┌──
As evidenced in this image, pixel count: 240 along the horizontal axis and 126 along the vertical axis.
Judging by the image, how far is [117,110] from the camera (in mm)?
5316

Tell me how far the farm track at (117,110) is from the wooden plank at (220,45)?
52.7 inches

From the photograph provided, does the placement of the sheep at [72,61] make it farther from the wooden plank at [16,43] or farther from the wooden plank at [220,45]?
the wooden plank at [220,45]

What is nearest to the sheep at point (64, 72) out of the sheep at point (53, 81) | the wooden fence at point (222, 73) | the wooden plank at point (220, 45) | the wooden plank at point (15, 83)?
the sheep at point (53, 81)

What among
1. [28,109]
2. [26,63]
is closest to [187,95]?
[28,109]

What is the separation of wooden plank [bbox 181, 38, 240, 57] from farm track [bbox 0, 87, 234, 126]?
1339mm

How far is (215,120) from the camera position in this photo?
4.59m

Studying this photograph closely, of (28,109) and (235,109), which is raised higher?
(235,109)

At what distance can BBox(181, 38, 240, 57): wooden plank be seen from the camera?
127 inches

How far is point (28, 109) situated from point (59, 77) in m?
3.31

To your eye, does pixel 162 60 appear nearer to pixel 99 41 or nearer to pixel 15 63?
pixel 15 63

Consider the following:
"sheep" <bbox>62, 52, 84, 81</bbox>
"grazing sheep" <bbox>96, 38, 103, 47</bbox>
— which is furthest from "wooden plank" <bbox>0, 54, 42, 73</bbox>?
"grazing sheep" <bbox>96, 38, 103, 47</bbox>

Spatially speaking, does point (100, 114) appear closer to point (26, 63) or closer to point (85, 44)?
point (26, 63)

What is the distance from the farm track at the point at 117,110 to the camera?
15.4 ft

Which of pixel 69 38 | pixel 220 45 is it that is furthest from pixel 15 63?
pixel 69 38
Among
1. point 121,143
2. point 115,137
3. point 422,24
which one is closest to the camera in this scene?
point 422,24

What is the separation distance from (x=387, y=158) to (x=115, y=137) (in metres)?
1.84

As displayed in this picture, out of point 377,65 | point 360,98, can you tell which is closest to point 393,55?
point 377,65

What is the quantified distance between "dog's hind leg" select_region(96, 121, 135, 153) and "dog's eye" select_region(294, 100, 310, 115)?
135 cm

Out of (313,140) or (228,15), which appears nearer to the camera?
└──
◆ GIVEN PROBLEM:
Reproduce every one of the entries above word for word, with nothing changed.

◆ FULL OUTPUT:
As evidenced in this image, pixel count: 240 along the horizontal axis and 126 along the vertical axis.
Judging by the image, how far is [117,110] from the camera (in mm)?
5316

Tell me how far the farm track at (117,110) is from the wooden plank at (220,45)?
52.7 inches

From the photograph provided, does the placement of the sheep at [72,61] make it farther from the wooden plank at [16,43] or farther from the wooden plank at [220,45]?
the wooden plank at [220,45]

What is nearest to the sheep at point (64, 72) out of the sheep at point (53, 81) | the wooden fence at point (222, 73) | the wooden plank at point (220, 45) | the wooden plank at point (15, 83)?
the sheep at point (53, 81)

What among
1. [28,109]
2. [26,63]
is closest to [187,95]?
[28,109]

What is the separation of wooden plank [bbox 181, 38, 240, 57] from farm track [bbox 0, 87, 234, 126]?
1339mm

How far is (215,120) from the camera position in this photo?
4.59m

Studying this photograph closely, of (28,109) and (235,109), which is raised higher?
(235,109)

At what distance can BBox(181, 38, 240, 57): wooden plank be seen from the camera?
127 inches

How far is point (28, 109) situated from point (59, 77) in m?
3.31

To your eye, does pixel 162 60 appear nearer to pixel 99 41 or nearer to pixel 15 63?
pixel 15 63

Consider the following:
"sheep" <bbox>62, 52, 84, 81</bbox>
"grazing sheep" <bbox>96, 38, 103, 47</bbox>
— which is furthest from "wooden plank" <bbox>0, 54, 42, 73</bbox>?
"grazing sheep" <bbox>96, 38, 103, 47</bbox>

Spatially speaking, does point (100, 114) appear closer to point (26, 63) or closer to point (85, 44)?
point (26, 63)

What is the distance from the farm track at the point at 117,110 to the camera?
15.4 ft

Which of pixel 69 38 | pixel 220 45 is it that is furthest from pixel 15 63?
pixel 69 38
Among
1. point 121,143
2. point 115,137
3. point 422,24
which one is closest to the camera in this scene?
point 422,24

What is the separation distance from (x=387, y=158) to (x=115, y=137) (in metres)?
1.84

As displayed in this picture, out of point 377,65 | point 360,98, can you tell which is closest to point 393,55?
point 377,65

What is the quantified distance between "dog's hind leg" select_region(96, 121, 135, 153) and "dog's eye" select_region(294, 100, 310, 115)?
135 cm

Out of (313,140) or (228,15), which appears nearer to the camera?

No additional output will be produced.